## 課題一覧
[1] 抽出テキストのうち「私は、病院で働くまで」で始まる段落を、主な事実を残して短く書き直してください。
[2] 食事アンケートについての文章を、最後の文の後から引き継いで書き進めてください。

当院では、食事の問題点を調査し、患者様の満足度を向上させるために食事に関するアンケートを行っています。
今回はそんな食事アンケート調査についてお話しようと思います。
アンケートは栄養士の臨地実習で学生さんがこられている時にあわせて行っています。
アンケートは栄養士が一人ひとりの患者様のお部屋にお伺いして直接お話を聞くようにしています。
アンケートの内容は以下のような感じです。
① 主食について(温度・味・量)
② おかずについて(温度・味・量・盛り付け・全体的な感想)
③ おいしいと思った食べ物(好きな食べ物)
④ 食べにくい、おいしくないと思った食べもの(嫌いな食べ物)
⑤ 朝食について
⑥ 食事全体に対する評価
⑦ その他ご意見
毎年アンケートをしていて意外だなと感じることがあります。
当院に入院中の患者様の平均年齢は80歳前後です。
私は、病院で働くまで80歳前後の方の好きな食べ物といえば魚やお寿司だと思っていたのですが、最近はご高齢の方でも「好きな食べ物は何ですか?」と聞くと「ステーキ!!」「すき焼き!!」と答える方が結構いらっしゃるので驚きです。(胃袋が若い!)

## データ部分
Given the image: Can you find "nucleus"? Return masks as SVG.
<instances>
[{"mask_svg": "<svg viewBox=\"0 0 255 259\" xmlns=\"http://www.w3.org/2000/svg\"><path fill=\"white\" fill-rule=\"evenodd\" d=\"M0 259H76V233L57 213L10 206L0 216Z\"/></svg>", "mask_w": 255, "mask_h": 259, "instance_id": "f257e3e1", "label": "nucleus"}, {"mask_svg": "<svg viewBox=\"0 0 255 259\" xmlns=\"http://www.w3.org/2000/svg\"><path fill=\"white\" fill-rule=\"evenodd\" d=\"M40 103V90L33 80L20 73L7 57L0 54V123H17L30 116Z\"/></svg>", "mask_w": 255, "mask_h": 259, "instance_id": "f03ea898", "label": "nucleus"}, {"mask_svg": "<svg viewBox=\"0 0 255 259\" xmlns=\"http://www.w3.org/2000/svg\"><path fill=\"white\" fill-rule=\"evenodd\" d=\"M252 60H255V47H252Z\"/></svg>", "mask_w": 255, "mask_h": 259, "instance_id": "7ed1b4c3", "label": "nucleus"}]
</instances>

## 解答一覧
[1] 病院で働くまでは、80歳前後の方の好物は魚やお寿司だと思っていた。ところが最近は、高齢の方でも好きな食べ物を尋ねると「ステーキ」「すき焼き」と答える方がかなり多く、驚いている。

[2]
特に関西の方は肉=牛肉という認識の方が多いのか、豚肉や鶏肉を食べたいと答える方は少なく、肉が食べたいとおっしゃる方のほとんどは牛肉を食べたいとおっしゃいます。
もちろんお寿司も好きな食べ物ランキングは上位ですが、お肉も少なくはありません。
他にも好きな食べ物の話をしていると「○○のとんかつがおいしいよ」「神戸に行ったらこのお店がおススメやから一回いってみ」とお店の場所を教えてくださったりすることもあり、グルメな患者様が多いなぁとびっくりします。
逆に嫌いな食べ物でよく聞くのは、鶏肉(かしわ)やジャガイモです。
(私の感覚では)食べ物を嫌いになるのにはきっかけがあることが多いようで、嫌いな理由を聞くと患者様が子供のころのお話をしてくれることがあります。
「鶏肉は昔、家で鶏を飼っててね、それを屠殺するところを見ていたから食べられなくなったんよ」という理由をよく耳にしますし、「ジャガイモとかサツマイモは戦時中にずっと食べてたからイモはもう食べたくないねん」といわれたことも何度かありました。
(ちなみに私の祖父もイモは戦争を思い出すから食べたくないと言っていました。)
食べ物の好みは患者様の人生を少しだけ反映しているのかなとアンケートをとっていて感じます。
こんな風に当院ではお話できるすべての患者様からお話を聞かせていただいてご指摘やご要望を出来るだけ取り入れて食事改善ができるように努めています。
今年は野菜の味付けのレパートリーが少ないというご指摘が多かったので、改善できるように相談していきたいと思います。
患者様がシッカリ食べて元気に退院していただけるように、栄養科はアンケート調査を行っていますので今後ともご協力お願いいたします。
今回はアンケート調査に参加してもらった実習生から参加してみて感じたことを聞いてみました。
Tさん
「施設実習のときにアンケート調査をしたことがありました。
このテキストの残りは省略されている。